Questions about scene geometry:
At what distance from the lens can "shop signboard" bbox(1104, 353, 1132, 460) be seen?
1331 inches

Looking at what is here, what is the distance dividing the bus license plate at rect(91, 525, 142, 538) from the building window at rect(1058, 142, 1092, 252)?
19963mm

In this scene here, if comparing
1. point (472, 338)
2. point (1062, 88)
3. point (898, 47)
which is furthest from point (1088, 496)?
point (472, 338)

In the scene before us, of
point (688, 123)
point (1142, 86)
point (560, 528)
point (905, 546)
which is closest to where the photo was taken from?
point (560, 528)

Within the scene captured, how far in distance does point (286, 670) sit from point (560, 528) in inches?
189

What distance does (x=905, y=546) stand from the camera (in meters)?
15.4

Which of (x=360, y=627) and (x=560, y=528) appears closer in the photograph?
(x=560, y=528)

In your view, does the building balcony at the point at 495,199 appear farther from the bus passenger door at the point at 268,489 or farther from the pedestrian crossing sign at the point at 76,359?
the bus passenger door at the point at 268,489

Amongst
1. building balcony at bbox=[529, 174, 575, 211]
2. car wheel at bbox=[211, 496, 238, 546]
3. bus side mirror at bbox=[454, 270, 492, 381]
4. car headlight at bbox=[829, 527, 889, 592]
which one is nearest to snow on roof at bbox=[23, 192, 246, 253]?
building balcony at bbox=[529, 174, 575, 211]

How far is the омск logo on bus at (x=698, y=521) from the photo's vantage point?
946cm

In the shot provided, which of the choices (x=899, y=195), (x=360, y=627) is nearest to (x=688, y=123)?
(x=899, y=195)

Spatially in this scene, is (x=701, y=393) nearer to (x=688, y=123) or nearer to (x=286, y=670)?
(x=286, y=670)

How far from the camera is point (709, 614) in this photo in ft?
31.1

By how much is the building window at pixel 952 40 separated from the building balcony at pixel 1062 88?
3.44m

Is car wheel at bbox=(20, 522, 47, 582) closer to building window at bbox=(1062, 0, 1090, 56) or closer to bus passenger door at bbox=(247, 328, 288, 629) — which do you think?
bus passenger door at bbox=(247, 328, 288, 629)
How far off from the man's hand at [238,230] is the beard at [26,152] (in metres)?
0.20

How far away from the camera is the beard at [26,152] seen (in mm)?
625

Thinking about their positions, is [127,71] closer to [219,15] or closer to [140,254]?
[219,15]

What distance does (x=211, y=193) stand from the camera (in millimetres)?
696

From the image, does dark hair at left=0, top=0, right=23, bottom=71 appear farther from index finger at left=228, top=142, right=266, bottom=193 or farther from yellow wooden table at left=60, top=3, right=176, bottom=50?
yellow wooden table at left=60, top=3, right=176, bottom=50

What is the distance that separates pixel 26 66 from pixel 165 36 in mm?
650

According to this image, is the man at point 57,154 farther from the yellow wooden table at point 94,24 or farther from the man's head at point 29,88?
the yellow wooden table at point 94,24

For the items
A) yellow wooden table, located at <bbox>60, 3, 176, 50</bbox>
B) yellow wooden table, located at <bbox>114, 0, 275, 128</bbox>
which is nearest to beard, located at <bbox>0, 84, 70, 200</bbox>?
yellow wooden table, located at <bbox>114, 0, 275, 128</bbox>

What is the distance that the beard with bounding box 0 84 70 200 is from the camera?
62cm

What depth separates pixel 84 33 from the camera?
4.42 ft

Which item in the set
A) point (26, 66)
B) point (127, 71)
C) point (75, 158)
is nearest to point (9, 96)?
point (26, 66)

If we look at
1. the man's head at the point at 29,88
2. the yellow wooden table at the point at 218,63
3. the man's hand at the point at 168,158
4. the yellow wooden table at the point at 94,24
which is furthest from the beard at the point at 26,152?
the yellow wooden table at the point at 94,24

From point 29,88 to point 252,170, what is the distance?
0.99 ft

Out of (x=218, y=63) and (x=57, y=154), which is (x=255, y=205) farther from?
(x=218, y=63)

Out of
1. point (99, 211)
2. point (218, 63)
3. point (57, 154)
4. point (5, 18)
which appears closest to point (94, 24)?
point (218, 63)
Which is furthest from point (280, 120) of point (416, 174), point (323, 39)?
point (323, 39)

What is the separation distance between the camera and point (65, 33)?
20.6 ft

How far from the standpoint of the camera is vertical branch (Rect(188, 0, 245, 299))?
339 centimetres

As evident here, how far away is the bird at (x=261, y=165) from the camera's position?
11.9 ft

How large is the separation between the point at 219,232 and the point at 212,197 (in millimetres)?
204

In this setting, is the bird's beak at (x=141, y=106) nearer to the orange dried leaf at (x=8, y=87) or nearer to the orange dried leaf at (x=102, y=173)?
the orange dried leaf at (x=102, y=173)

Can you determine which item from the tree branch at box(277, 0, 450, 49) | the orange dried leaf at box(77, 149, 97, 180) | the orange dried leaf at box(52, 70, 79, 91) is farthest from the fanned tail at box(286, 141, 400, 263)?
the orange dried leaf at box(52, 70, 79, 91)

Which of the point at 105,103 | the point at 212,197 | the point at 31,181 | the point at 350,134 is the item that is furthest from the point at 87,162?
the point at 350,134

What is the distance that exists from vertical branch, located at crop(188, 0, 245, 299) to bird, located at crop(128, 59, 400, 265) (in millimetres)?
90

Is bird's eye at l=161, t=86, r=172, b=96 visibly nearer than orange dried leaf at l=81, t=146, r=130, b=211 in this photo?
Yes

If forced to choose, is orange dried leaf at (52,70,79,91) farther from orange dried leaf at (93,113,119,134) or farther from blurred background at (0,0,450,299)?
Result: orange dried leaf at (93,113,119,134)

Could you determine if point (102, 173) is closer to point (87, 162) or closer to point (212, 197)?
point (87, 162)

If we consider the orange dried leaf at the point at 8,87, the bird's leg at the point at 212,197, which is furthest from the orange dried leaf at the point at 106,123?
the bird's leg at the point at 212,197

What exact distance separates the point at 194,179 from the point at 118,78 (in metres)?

* [WHAT THIS TASK INVOLVES] Reproduce the material above exactly; please quote every line of it.

* [SOLVED EXERCISE]
At what distance from the lens can "shop signboard" bbox(1104, 353, 1132, 460) be seen?
1331 inches

Looking at what is here, what is the distance dividing the bus license plate at rect(91, 525, 142, 538) from the building window at rect(1058, 142, 1092, 252)?
19963mm

In this scene here, if comparing
1. point (472, 338)
2. point (1062, 88)
3. point (898, 47)
which is furthest from point (1088, 496)?
point (472, 338)

In the scene before us, of
point (688, 123)
point (1142, 86)
point (560, 528)
point (905, 546)
which is closest to where the photo was taken from?
point (560, 528)

Within the scene captured, how far in distance does point (286, 670) sit from point (560, 528) in inches?
189

What distance does (x=905, y=546) stand from the camera (in meters)?
15.4

Which of (x=360, y=627) and (x=560, y=528) appears closer in the photograph?
(x=560, y=528)

In your view, does the building balcony at the point at 495,199 appear farther from the bus passenger door at the point at 268,489 or farther from the pedestrian crossing sign at the point at 76,359?
the bus passenger door at the point at 268,489

Amongst
1. building balcony at bbox=[529, 174, 575, 211]
2. car wheel at bbox=[211, 496, 238, 546]
3. bus side mirror at bbox=[454, 270, 492, 381]
4. car headlight at bbox=[829, 527, 889, 592]
which one is nearest to snow on roof at bbox=[23, 192, 246, 253]?
building balcony at bbox=[529, 174, 575, 211]

How far is the омск logo on bus at (x=698, y=521) from the photo's vantage point?
946cm

In the shot provided, which of the choices (x=899, y=195), (x=360, y=627) is nearest to (x=688, y=123)?
(x=899, y=195)

Spatially in this scene, is (x=701, y=393) nearer to (x=688, y=123) or nearer to (x=286, y=670)?
(x=286, y=670)

How far from the camera is point (709, 614) in this photo in ft?
31.1

By how much is the building window at pixel 952 40 separated from the building balcony at pixel 1062 88?
3.44m

Is car wheel at bbox=(20, 522, 47, 582) closer to building window at bbox=(1062, 0, 1090, 56) or closer to bus passenger door at bbox=(247, 328, 288, 629) — which do you think?
bus passenger door at bbox=(247, 328, 288, 629)
How far off from the man's hand at [238,230] is the beard at [26,152] (in metres)?
0.20

How far away from the camera is the beard at [26,152] seen (in mm)?
625

Thinking about their positions, is [127,71] closer to [219,15] or closer to [140,254]?
[219,15]

What distance does (x=211, y=193) stand from the camera (in millimetres)?
696

From the image, does dark hair at left=0, top=0, right=23, bottom=71 appear farther from index finger at left=228, top=142, right=266, bottom=193 or farther from yellow wooden table at left=60, top=3, right=176, bottom=50?
yellow wooden table at left=60, top=3, right=176, bottom=50

What is the distance that separates pixel 26 66 from pixel 165 36 in mm?
650

According to this image, is the man at point 57,154 farther from the yellow wooden table at point 94,24 or farther from the man's head at point 29,88?
the yellow wooden table at point 94,24

For the items
A) yellow wooden table, located at <bbox>60, 3, 176, 50</bbox>
B) yellow wooden table, located at <bbox>114, 0, 275, 128</bbox>
which is nearest to beard, located at <bbox>0, 84, 70, 200</bbox>?
yellow wooden table, located at <bbox>114, 0, 275, 128</bbox>

What is the distance that the beard with bounding box 0 84 70 200 is from the camera?
62cm

What depth separates pixel 84 33 from the camera?
4.42 ft

Which item in the set
A) point (26, 66)
B) point (127, 71)
C) point (75, 158)
is nearest to point (9, 96)?
point (26, 66)

If we look at
1. the man's head at the point at 29,88
2. the yellow wooden table at the point at 218,63
3. the man's hand at the point at 168,158
4. the yellow wooden table at the point at 94,24
which is furthest from the beard at the point at 26,152?
the yellow wooden table at the point at 94,24

From point 29,88 to point 252,170, what is the distance?
0.99 ft

Out of (x=218, y=63) and (x=57, y=154), which is (x=255, y=205) farther from?
(x=218, y=63)

Out of
1. point (99, 211)
2. point (218, 63)
3. point (57, 154)
4. point (5, 18)
which appears closest to point (94, 24)?
point (218, 63)
Which is furthest from point (280, 120) of point (416, 174), point (323, 39)?
point (323, 39)

What is the separation distance between the camera and point (65, 33)?
20.6 ft

How far from the standpoint of the camera is vertical branch (Rect(188, 0, 245, 299))?
339 centimetres

As evident here, how far away is the bird at (x=261, y=165) from the camera's position?
11.9 ft

How large is the separation between the point at 219,232 and the point at 212,197 (in millimetres)?
204

In this setting, is the bird's beak at (x=141, y=106) nearer to the orange dried leaf at (x=8, y=87) or nearer to the orange dried leaf at (x=102, y=173)?
the orange dried leaf at (x=102, y=173)

Can you determine which item from the tree branch at box(277, 0, 450, 49) | the orange dried leaf at box(77, 149, 97, 180) | the orange dried leaf at box(52, 70, 79, 91) is farthest from the fanned tail at box(286, 141, 400, 263)?
the orange dried leaf at box(52, 70, 79, 91)

Which of the point at 105,103 | the point at 212,197 | the point at 31,181 | the point at 350,134 is the item that is furthest from the point at 87,162?
the point at 350,134

What is the distance that exists from vertical branch, located at crop(188, 0, 245, 299) to bird, located at crop(128, 59, 400, 265) (in millimetres)?
90

Is bird's eye at l=161, t=86, r=172, b=96 visibly nearer than orange dried leaf at l=81, t=146, r=130, b=211 in this photo?
Yes

If forced to choose, is orange dried leaf at (52,70,79,91) farther from orange dried leaf at (93,113,119,134) or farther from blurred background at (0,0,450,299)?
Result: orange dried leaf at (93,113,119,134)

Could you determine if point (102, 173) is closer to point (87, 162) or closer to point (212, 197)?
point (87, 162)

If we consider the orange dried leaf at the point at 8,87, the bird's leg at the point at 212,197, which is furthest from the orange dried leaf at the point at 106,123?
the bird's leg at the point at 212,197

What exact distance separates the point at 194,179 from the point at 118,78 (in metres)?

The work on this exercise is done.